Since having a pod as "up" counts as zero active sessions, the custom event that increments the session count would update the metric server session count with a rest call and then decrement again on session end (the pod being up does not indicate whether or not it has an active session).由于将 Pod 设为“向上”计数为零活动会话，因此增加会话计数的自定义事件将使用休息调用更新度量服务器会话计数，然后在会话结束时再次减少（正在运行的 Pod 并不表示是否或不是它有一个活动会话）。

Is it correct to think that I need this metric server (and write it myself)?认为我需要这个度量服务器（并自己编写）是否正确？ Or is there something that Prometheus exposes where this type of metric is supported already - rest clients and all (for various languages), that could modify this metric?或者 Prometheus 是否在已经支持这种类型的指标的地方公开了一些东西 - 休息客户端和所有（对于各种语言），可以修改这个指标？

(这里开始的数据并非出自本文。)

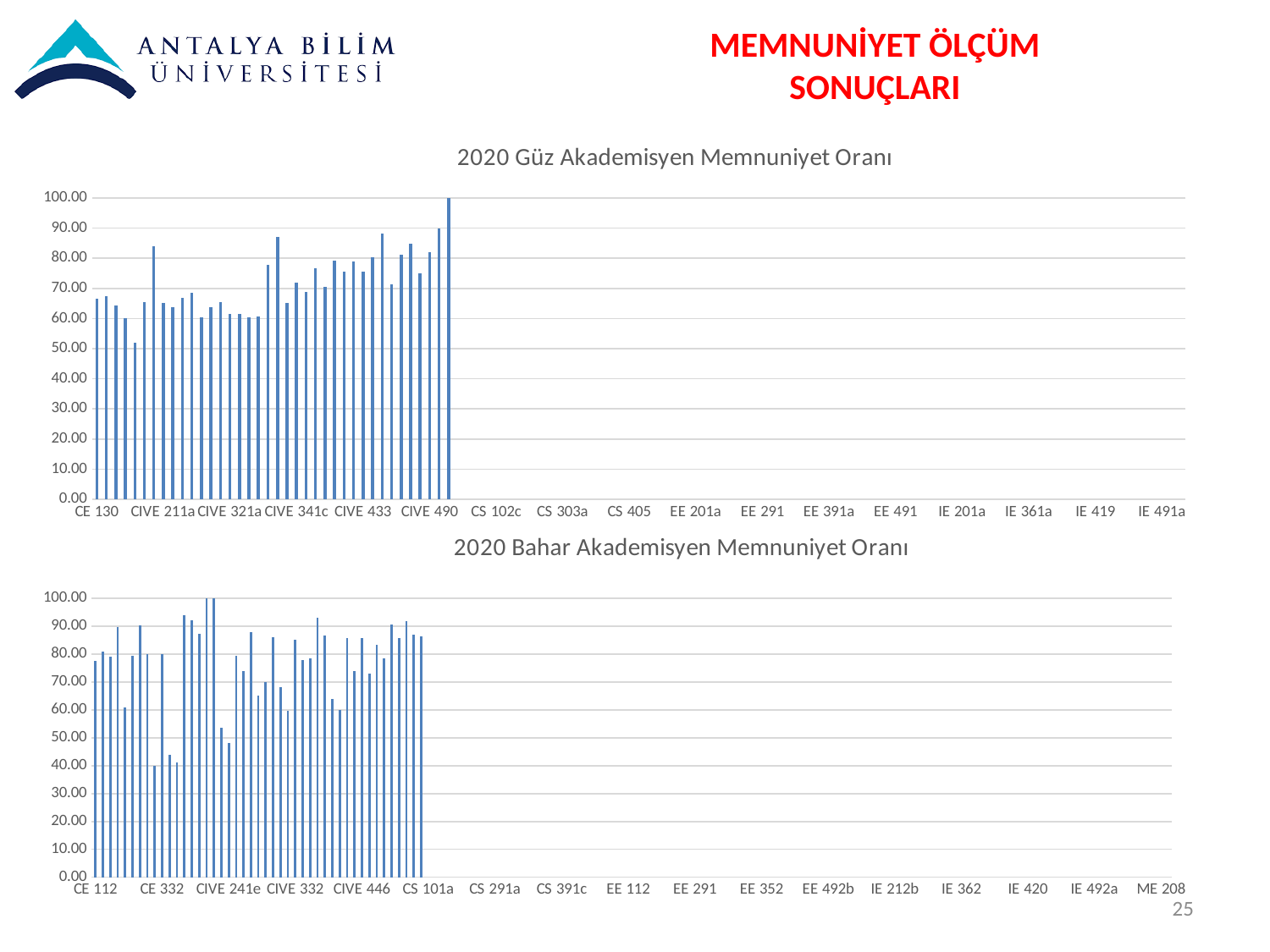
In the bottom chart, '2020 Bahar Akademisyen Memnuniyet Oranı', what is the highest value reached by any bar? 100.00 In the top chart, '2020 Güz Akademisyen Memnuniyet Oranı', is the value for CE 130 greater or less than 50? greater What is the title of the top chart on the slide? 2020 Güz Akademisyen Memnuniyet Oranı In the top chart, '2020 Güz Akademisyen Memnuniyet Oranı', is the lowest bar greater or less than 60? less In the bottom chart, '2020 Bahar Akademisyen Memnuniyet Oranı', is the lowest bar greater or less than 50? less What is the title of the bottom chart on the slide? 2020 Bahar Akademisyen Memnuniyet Oranı In the top chart, '2020 Güz Akademisyen Memnuniyet Oranı', what is the highest value reached by any bar? 100.00 What kind of chart is the top chart, '2020 Güz Akademisyen Memnuniyet Oranı'? bar chart What kind of chart is the bottom chart, '2020 Bahar Akademisyen Memnuniyet Oranı'? bar chart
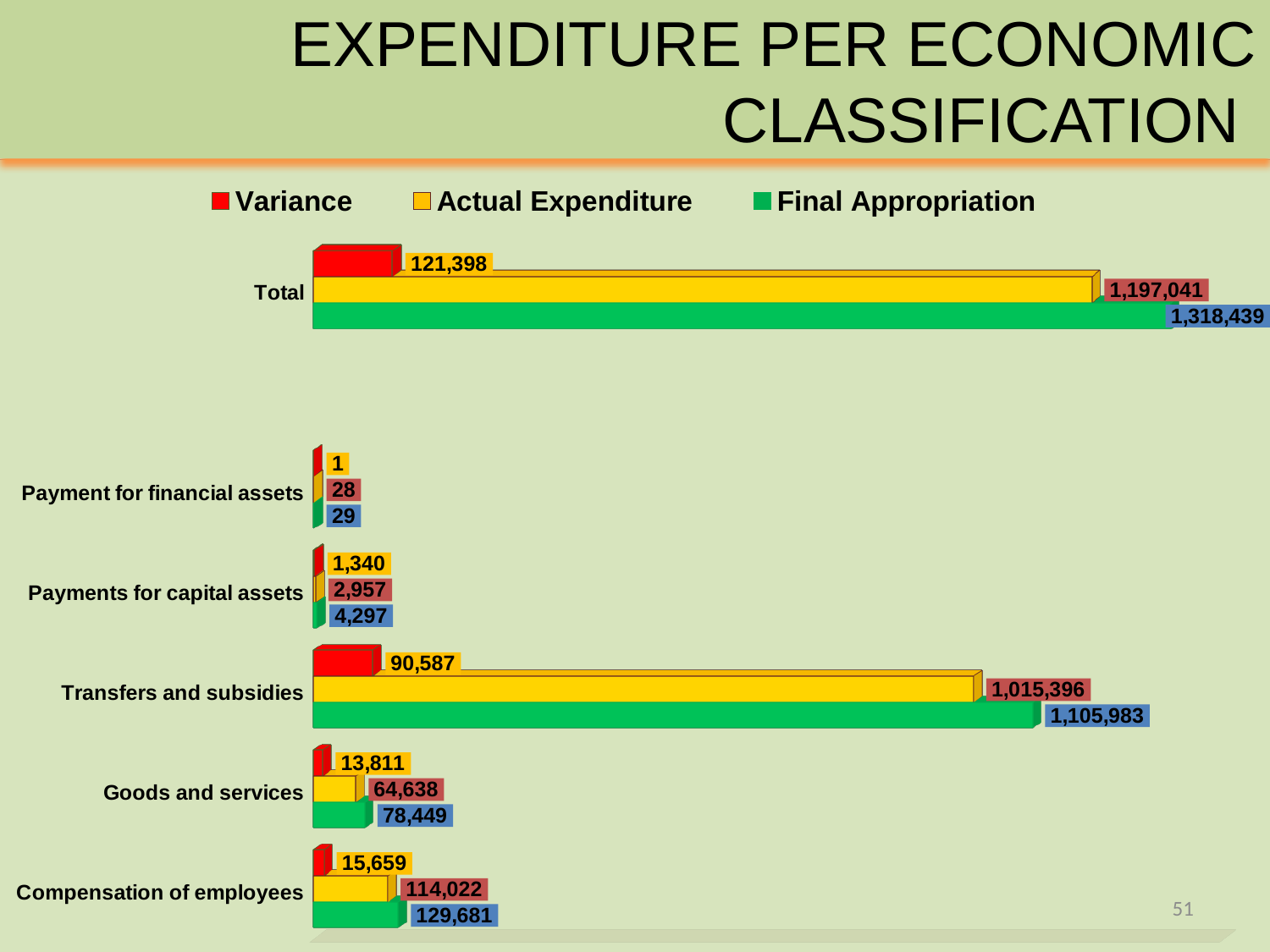
What is the Final Appropriation value for Transfers and subsidies? 1,105,983 What is the Final Appropriation value for Payment for financial assets? 29 What is the difference between the Final Appropriation and Actual Expenditure for Goods and services? 13,811 What kind of chart is shown on the slide? Bar chart What is the Actual Expenditure value for Compensation of employees? 114,022 How many categories are shown on the chart? 6 Which colour represents Final Appropriation in the chart? Green Which is larger, the Variance for Compensation of employees or the Variance for Goods and services? Compensation of employees Which category has the lowest Variance? Payment for financial assets Excluding Total, which category has the highest Actual Expenditure? Transfers and subsidies What is the Variance value for Goods and services? 13,811 How many series does the legend list? 3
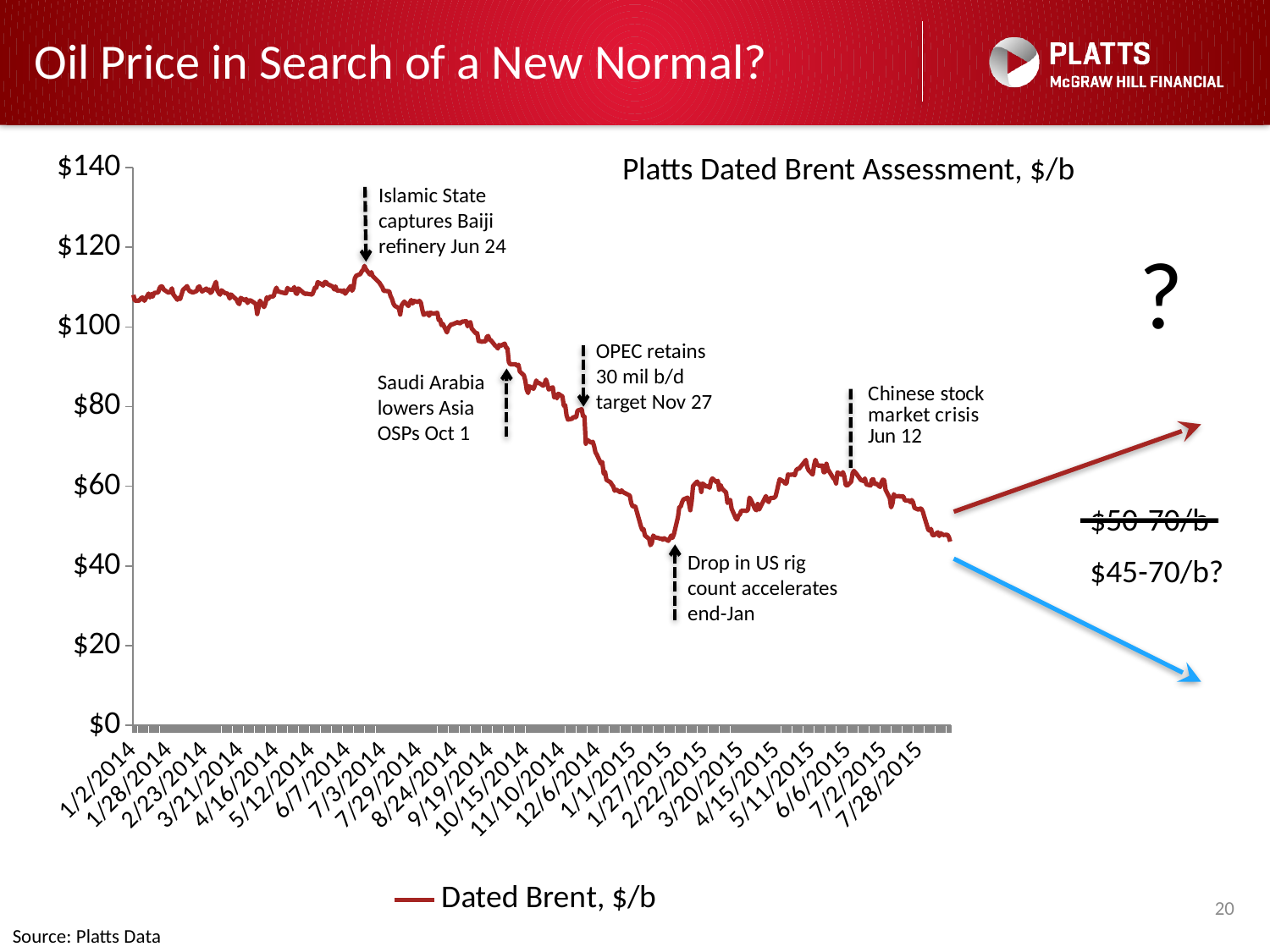
What series name appears in the chart legend? Dated Brent, $/b Which is larger, the Dated Brent value at 1/2/2014 or at 7/28/2015? 1/2/2014 Near which annotated event does the Dated Brent line reach its lowest value before the final decline? Drop in US rig count accelerates end-Jan What is the title of the chart? Platts Dated Brent Assessment, $/b Is the Dated Brent value at 12/6/2014 greater or less than $80? less How many series does the chart legend list? 1 Near which annotated event does the Dated Brent line reach its highest value? Islamic State captures Baiji refinery Jun 24 Is the Dated Brent value at 1/2/2014 greater or less than $100? greater Is the Dated Brent value at 7/28/2015 greater or less than $60? less Overall, does the Dated Brent price rise or fall from the start of the x axis to the end? fall What kind of chart is shown on the slide? line chart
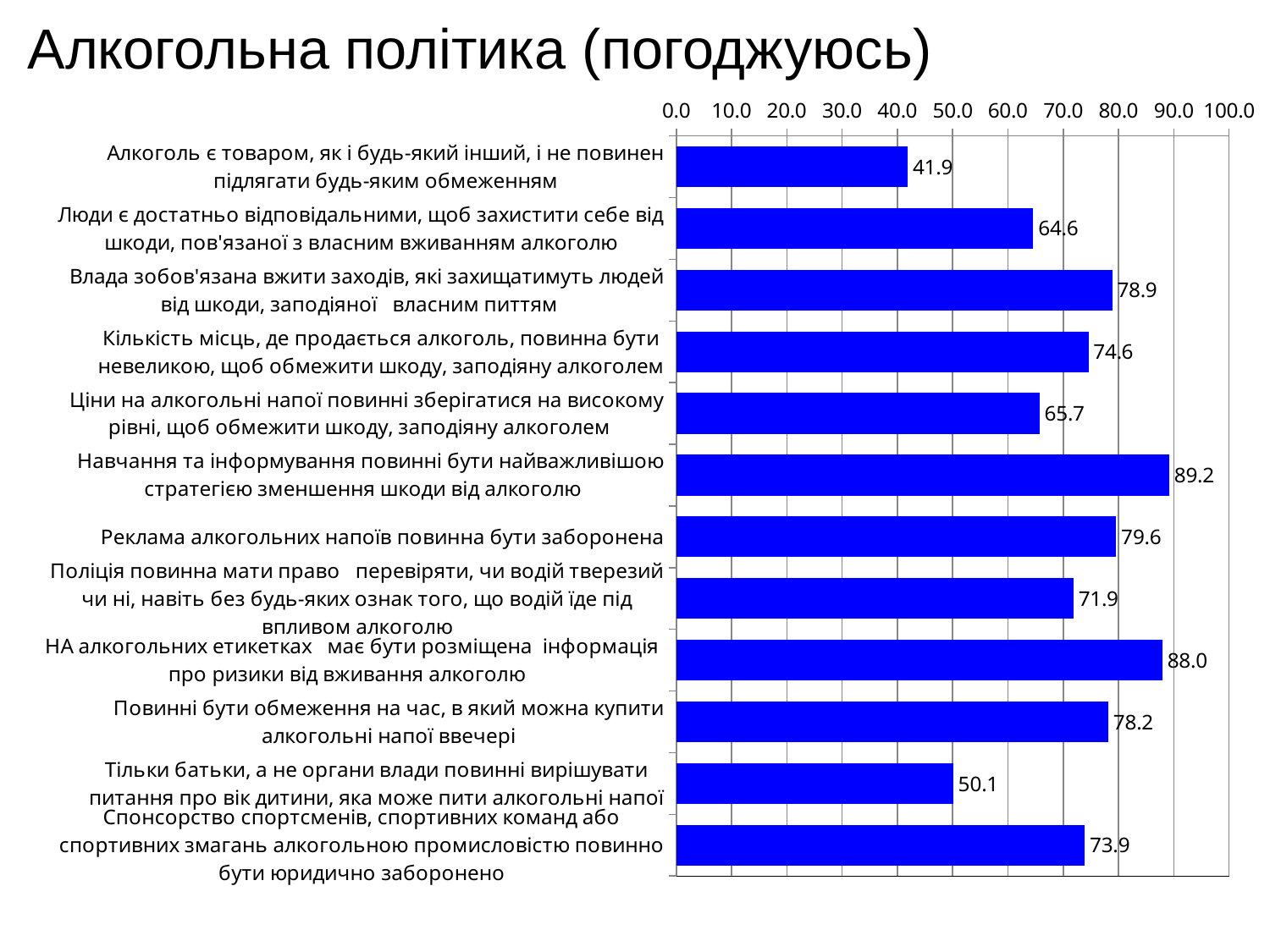
Is the value for "Кількість місць, де продається алкоголь, повинна бути невеликою, щоб обмежити шкоду, заподіяну алкоголем" greater or less than 70.0? greater Which statement has the highest value? Навчання та інформування повинні бути найважливішою стратегією зменшення шкоди від алкоголю What is the difference between the value for "НА алкогольних етикетках має бути розміщена інформація про ризики від вживання алкоголю" and the value for "Тільки батьки, а не органи влади повинні вирішувати питання про вік дитини, яка може пити алкогольні напої"? 37.9 What is the difference between the highest value (89.2) and the lowest value (41.9)? 47.3 Which is larger: the value for "Реклама алкогольних напоїв повинна бути заборонена" or the value for "Влада зобов'язана вжити заходів, які захищатимуть людей від шкоди, заподіяної власним питтям"? Реклама алкогольних напоїв повинна бути заборонена How many categories (statements) are plotted in the chart? 12 What type of chart is shown on the slide? bar chart Which statement has the lowest value? Алкоголь є товаром, як і будь-який інший, і не повинен підлягати будь-яким обмеженням What is the value for "Тільки батьки, а не органи влади повинні вирішувати питання про вік дитини, яка може пити алкогольні напої"? 50.1 What is the title of the chart? Алкогольна політика (погоджуюсь) What is the value for "Реклама алкогольних напоїв повинна бути заборонена"? 79.6 What is the value for "Ціни на алкогольні напої повинні зберігатися на високому рівні, щоб обмежити шкоду, заподіяну алкоголем"? 65.7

Looking for guidance and confirmation that I'm on the right track.寻求指导和确认我走在正确的轨道上。 Thanks!谢谢！

1 个解决方案

It's impossible to give only one way to solve this and your question is more "opinion-based".不可能只给出一种方法来解决这个问题，而且您的问题更“基于意见”。 However there is an useful similar question on StackOverFlow , please check the comments that can give you some tips.但是在 StackOverFlow 上有一个有用的类似问题，请查看可以为您提供一些提示的评论。 If nothing works, probably you should write the script.如果没有任何效果，您可能应该编写脚本。 There is no exact solution from Kubernetes's side. Kubernetes 方面没有确切的解决方案。

Please also take into the consideration of Apache Flink .还请考虑Apache Flink 。 It has Reactive Mode in combination of Kubernetes:它结合了 Kubernetes 具有响应式模式：

Reactive Mode allows to run Flink in a mode, where the Application Cluster is always adjusting the job parallelism to the available resources. Reactive Mode允许在一种模式下运行 Flink，在这种模式下，应用程序集群始终根据可用资源调整作业并行度。 In combination with Kubernetes, the replica count of the TaskManager deployment determines the available resources.结合 Kubernetes，TaskManager 部署的副本数决定了可用资源。 Increasing the replica count will scale up the job, reducing it will trigger a scale down.增加副本数将扩大作业，减少它会触发缩小。 This can also be done automatically by using a Horizontal Pod Autoscaler .这也可以通过使用Horizontal Pod Autoscaler 自动完成。